Le ministre des Affaires étrangères et de la Communauté nationale à l’étranger, Ramtane Lamamra, a fait le point sur les relations algéro-françaises dans un entretien qu’il a accordé à France 24 et Radio France International (RFI). Il a expliqué les difficultés dans les relations bilatérales entre les deux pays, par les «motifs très sérieux» que constitue «l’atteinte à la mémoire, à l’histoire, ou à la dignité du peuple algérien ou de compatriotes installés ou voyageant en France». Sinon, les relations entre Alger et Paris sont «dans une phase ascendante», a-t-il déclaré, «laborieusement ascendante. Parce qu’il y a un grand nombre de difficultés dans cette relation bilatérale», a-t-il fait observer, en espérant que ces relations «aillent de mieux en mieux». «Les Présidents Abdelmadjid Tebboune et Emmanuel Macron ont une excellente relation personnelle. Ils se téléphonent. Parfois, c’est annoncé et parfois, ce n’est pas annoncé. La communication entre les deux chefs d’Etat existe, elle est cordiale et confiante», a indiqué Ramtane Lamamra. Pour autant, cela ne suffit pas, précise-t-il, pour «masquer l’existence de problèmes». Ramtane Lamamra n’exclut pas que le Président Tebboune accepte l’invitation d’Emmanuel Macron à se rendre à Bruxelles à la mi-février pour le sommet UE-UA. Le chef de la diplomatie algérienne appelle de ses vœux les autorités françaises à mieux traiter les Algériens menacés d’expulsion, niant que son pays refuse d’accueillir ses ressortissants. Il regrette l’appel d’Emmanuel Macron à ce que les autorités algériennes reconnaissent le prétendu massacre d’Européens à Oran en juillet 1962, soulignant que c’est aux historiens de se pencher sur ces questions. Il dit espérer un geste de la France, notamment de restitution d’archives ou d’objets. A ce propos il rappelle que «nous avons un canon à Brest, les archives, il reste même quelques crânes de héros de la résistance algérienne contre l’invasion française. On se demande, d’ailleurs, si c’est vraiment civilisé que de garder dans des musées les crânes de résistants algériens dont on fait des trophées. Cela pouvait s’expliquer à l’époque de la montée du colonialisme, mais pas à l’ère des indépendances et de la souveraineté des peuples», a-t-il dit.

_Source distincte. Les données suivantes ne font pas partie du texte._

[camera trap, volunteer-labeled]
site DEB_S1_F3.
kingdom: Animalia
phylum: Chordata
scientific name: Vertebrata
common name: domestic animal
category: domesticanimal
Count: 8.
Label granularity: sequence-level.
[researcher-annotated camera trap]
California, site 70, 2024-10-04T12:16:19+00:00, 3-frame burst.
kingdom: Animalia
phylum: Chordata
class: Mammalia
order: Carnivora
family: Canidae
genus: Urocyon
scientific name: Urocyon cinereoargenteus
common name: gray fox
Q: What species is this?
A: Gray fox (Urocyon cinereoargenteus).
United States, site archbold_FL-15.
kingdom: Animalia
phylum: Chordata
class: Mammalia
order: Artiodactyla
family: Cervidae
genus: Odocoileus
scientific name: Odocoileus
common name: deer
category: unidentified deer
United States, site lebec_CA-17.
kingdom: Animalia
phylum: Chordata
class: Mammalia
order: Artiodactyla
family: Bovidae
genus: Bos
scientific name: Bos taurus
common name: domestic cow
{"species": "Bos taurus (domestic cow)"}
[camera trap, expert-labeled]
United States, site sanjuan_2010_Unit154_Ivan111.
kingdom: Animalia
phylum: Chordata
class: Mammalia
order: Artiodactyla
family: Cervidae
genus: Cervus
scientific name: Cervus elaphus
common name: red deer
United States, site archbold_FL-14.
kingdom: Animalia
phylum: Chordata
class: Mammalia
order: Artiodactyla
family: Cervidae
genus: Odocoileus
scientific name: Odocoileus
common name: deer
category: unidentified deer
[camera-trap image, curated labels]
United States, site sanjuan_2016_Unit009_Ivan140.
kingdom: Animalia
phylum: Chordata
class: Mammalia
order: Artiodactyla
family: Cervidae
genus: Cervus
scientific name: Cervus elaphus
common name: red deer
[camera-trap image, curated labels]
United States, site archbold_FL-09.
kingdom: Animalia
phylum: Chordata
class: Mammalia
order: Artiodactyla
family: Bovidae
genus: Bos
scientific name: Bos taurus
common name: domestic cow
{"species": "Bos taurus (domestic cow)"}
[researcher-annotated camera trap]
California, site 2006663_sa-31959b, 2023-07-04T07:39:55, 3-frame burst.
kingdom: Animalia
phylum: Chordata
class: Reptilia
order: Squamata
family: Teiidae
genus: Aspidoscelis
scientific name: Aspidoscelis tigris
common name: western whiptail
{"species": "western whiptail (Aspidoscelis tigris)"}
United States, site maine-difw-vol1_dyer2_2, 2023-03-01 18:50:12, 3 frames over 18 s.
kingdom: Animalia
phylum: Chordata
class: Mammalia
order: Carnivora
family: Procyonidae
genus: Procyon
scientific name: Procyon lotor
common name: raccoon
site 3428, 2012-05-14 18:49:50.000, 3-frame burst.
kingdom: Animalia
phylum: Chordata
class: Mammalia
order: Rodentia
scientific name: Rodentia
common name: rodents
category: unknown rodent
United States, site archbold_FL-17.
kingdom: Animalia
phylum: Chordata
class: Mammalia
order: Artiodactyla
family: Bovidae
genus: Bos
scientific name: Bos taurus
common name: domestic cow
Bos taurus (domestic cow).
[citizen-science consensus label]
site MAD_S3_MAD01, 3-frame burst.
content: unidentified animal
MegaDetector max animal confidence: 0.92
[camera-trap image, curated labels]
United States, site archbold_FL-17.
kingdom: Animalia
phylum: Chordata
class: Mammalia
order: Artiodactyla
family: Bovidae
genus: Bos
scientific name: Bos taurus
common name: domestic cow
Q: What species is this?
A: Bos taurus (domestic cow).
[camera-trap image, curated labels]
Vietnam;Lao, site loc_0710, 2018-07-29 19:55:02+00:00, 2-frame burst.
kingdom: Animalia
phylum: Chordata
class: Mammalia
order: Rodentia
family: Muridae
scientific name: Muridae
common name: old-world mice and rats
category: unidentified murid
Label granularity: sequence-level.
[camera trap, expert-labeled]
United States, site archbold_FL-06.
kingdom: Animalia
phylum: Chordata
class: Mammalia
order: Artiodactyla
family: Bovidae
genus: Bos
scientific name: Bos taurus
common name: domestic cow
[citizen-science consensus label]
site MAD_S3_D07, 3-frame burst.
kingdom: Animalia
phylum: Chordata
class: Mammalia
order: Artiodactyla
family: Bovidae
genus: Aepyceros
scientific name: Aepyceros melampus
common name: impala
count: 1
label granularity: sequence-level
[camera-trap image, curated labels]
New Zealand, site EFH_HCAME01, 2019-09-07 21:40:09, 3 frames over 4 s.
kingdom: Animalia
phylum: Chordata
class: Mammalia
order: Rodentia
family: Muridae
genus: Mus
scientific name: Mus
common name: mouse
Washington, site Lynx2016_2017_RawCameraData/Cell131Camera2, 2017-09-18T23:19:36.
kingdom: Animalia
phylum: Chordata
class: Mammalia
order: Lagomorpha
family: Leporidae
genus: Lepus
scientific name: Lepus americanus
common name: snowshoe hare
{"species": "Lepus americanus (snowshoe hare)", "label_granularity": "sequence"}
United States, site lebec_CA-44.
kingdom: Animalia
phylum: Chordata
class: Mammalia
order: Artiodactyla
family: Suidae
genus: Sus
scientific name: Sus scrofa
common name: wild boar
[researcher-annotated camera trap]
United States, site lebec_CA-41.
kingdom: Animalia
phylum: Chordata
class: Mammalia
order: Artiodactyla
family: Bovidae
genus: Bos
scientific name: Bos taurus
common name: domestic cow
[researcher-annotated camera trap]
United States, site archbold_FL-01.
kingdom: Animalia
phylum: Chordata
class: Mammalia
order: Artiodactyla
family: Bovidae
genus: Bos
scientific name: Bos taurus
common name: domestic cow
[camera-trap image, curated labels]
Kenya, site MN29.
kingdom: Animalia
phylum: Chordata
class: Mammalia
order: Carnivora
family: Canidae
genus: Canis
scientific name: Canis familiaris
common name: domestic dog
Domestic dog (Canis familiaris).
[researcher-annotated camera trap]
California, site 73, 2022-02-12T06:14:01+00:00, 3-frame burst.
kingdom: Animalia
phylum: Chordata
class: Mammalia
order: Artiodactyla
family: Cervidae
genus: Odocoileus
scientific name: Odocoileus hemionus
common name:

Sur les relations entre l’Algérie et le Maroc, Ramtane Lamamra a fait observer qu’il y a des problèmes dans la région. Et la solution à ces problèmes ne réside pas dans la fuite en avant, telle que celle qui consiste à inviter des dirigeants israéliens qui viennent à nos frontières menacer l’Algérie à partir du territoire marocain.» Concernant la situation au Mali, Ramtane Lamamra a réaffirmé que l’Algérie n’est pas en faveur du déploiement de forces étrangères sur le continent africain tout en respectant le droit souverain des Etats concernés de faire appel à des formes d’assistance de la part de partenaires internationaux. Autrement dit, le Mali a le droit de faire appel à la coopération militaire russe. Au passage, Ramtane Lamamra rejette le qualificatif de «mercenaires» accolé par les dirigeants et les médias occidentaux aux instructeurs russes. Pour rappel, en octobre dernier, depuis Bamako (Mali) où il était en visite, et à l’issue de son entretien avec le Premier ministre malien, le ministre des Affaires étrangères et de la Communauté nationale à l’étranger avait indiqué que «la France officielle a besoin de décoloniser sa ‘’propre histoire’’, afin de réparer en urgence la faillite mémorielle qui est malheureusement intergénérationnelle chez certains nombre d’acteurs de la vie politique française parfois aux niveaux les plus élevés». Pour Ramtane Lamamra, «nos partenaires étrangers ont besoin de se libérer de certaines attitudes, de certains comportements, de certaines visions qui sont intrinsèquement liées à la logique incohérente portée par la prétendue mission civilisatrice de l’Occident qui a été la couverture idéologique, utilisée pour essayer de faire passer le crime contre l’humanité qui a été la colonisation de l’Algérie, la colonisation du Mali, la colonisation de tant de peuples africains». «La décolonisation qui doit s’opérer aujourd’hui est une décolonisation qui s’annonce comme une priorité» pour remédier à la «faillite mémorielle que trahissent les propos tenus récemment sur l’Algérie et le Mali» par la France officielle, avait insisté Ramtane Lamamra. Il avait relevé que dans les relations qu’entretiennent l’Algérie et le Mali avec la France, «il n’y a pas de cadeau, mais une logique de donner et de recevoir».
Lakhdar A.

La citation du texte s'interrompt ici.